I need to stop beating myself up and convincing myself that I don't have the ability, because I clearly do. It's obviously there. I can do this. And probably most importantly, I need to stop browsing Internet forums. The most obvious of these would be Absolute Write which has been absolute wrong for my development as a human being, as a writer, as a boyfriend. Just, wrong. Bad. Ruined me. So, no more of that. Gotta. Gotta quit the forums. They aren't happy anymore for me. Forums in general don't appear to be healthy environments these days, and I was letting all that Internet bull crap sink into my head. So no more of that. Maybe not cold-turkey, but definitely not hot-chicken.
I don't really think anyone is gonna wanna read this post, but it's being posted anyway. It's long, it's rambling, it's more for my benefit than anyone else's. That's okay. That's almost how it should be. Writing, and blogging, they used to be therapeutic. And when they were like that for me, everyone else enjoyed what I created. What I had to say. So I can't let the stresses come in anymore. Gotta keep them out. Bad stresses.

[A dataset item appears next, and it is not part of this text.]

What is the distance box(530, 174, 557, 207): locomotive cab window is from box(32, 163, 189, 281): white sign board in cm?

So to wrap this up, I guess I'm gonna tie it off with a moral of sorts. And this can qualify as the tl;dr, too. When you're... I hate to say nostalgia, cause I've already denied that earlier, but when you are feeling that you have regressed as a person, or as an artist, or anywhere else in your life. Look at what you used to be. When you feel worthless, look at what people told you was good. Maybe take a quick look around and determine what toxic situations are you in that might be contributing here. I wish I could cut this off nicely, like Aesop. Actually, I'm game. Let's play Aesop.
He who thinks he is of no worth is often right.